YOUR TASK => Which lines below contain the word "balloon"? Show each of them in full.

DATASET =>
* BEGIN *

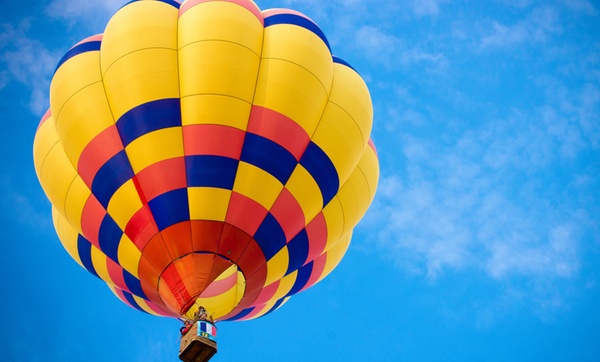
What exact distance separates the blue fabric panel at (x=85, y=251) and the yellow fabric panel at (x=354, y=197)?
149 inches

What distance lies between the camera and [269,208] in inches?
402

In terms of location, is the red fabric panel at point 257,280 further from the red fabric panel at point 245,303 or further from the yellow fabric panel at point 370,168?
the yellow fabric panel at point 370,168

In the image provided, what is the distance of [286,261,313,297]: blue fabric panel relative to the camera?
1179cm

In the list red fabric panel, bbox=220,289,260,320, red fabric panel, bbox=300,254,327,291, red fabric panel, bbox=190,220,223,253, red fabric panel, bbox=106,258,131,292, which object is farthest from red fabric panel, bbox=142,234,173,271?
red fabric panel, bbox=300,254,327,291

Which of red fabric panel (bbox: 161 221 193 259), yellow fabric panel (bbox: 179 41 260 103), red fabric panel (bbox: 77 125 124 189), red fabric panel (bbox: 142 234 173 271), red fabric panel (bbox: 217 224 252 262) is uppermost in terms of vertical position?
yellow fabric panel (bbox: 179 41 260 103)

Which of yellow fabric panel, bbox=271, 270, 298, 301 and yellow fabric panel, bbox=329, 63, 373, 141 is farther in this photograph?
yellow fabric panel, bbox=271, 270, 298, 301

* END *
* BEGIN *

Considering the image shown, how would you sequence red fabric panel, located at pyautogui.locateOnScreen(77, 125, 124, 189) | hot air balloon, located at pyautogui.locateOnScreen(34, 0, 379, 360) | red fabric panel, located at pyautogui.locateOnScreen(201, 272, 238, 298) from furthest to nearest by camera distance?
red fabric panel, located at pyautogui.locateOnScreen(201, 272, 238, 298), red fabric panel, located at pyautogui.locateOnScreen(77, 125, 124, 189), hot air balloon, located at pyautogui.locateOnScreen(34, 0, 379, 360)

* END *

EXERCISE SOLUTION =>
Considering the image shown, how would you sequence red fabric panel, located at pyautogui.locateOnScreen(77, 125, 124, 189) | hot air balloon, located at pyautogui.locateOnScreen(34, 0, 379, 360) | red fabric panel, located at pyautogui.locateOnScreen(201, 272, 238, 298) from furthest to nearest by camera distance?
red fabric panel, located at pyautogui.locateOnScreen(201, 272, 238, 298), red fabric panel, located at pyautogui.locateOnScreen(77, 125, 124, 189), hot air balloon, located at pyautogui.locateOnScreen(34, 0, 379, 360)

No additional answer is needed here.